Maternal early pregnancy body mass index and bipolar disorder in the offspring

Bipolar Disord. 2023 Nov 20. doi: 10.1111/bdi.13399. Online ahead of print.


Objectives: To investigate the association between maternal early pregnancy body mass index (BMI) and offspring bipolar disorder (BPD).

Methods: We conducted a nationwide cohort study among 1,507,056 non-malformed singleton live-births in Sweden born 1983-2004. Using national registries with prospectively recorded information, we followed participants for a BPD diagnosis from ages 13 to up to 35 years. We compared BPD risks by early pregnancy BMI using hazard ratios (HR) with 95% confidence intervals (CI) from adjusted Cox models. We also conducted sibling-controlled analyses among 874,047 full siblings.

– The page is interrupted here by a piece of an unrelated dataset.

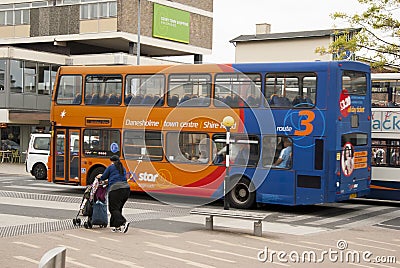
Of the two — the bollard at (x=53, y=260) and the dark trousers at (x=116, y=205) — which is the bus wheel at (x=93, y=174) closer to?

Results: There were 9970 BPD diagnoses. Risk of BPD was 0.72% through 25 years of age. Maternal early pregnancy BMI was positively associated with offspring BPD risk. Compared with normal BMI (18.5-24.9), adjusted HR (95% CI) for overweight (BMI 25-29.9), obesity grade 1 (BMI 30-34.9), and obesity grades 2-3 (BMI ≥35) were 1.08 (1.02, 1.15), 1.26 (1.14, 1.40), and 1.31 (1.07, 1.60), respectively. Adjusted HR per unit BMI was 1.015 (95% CI 1.009, 1.021). A similar trend was observed among siblings. Pregnancy and neonatal complications did not substantially mediate the association between maternal obesity (BMI ≥30) and offspring BPD.

Conclusions: Maternal BMI ≥25 is associated with offspring BPD risk in a dose-response manner.

Keywords: bipolar disorder; maternal body mass index; maternal obesity; maternal overweight.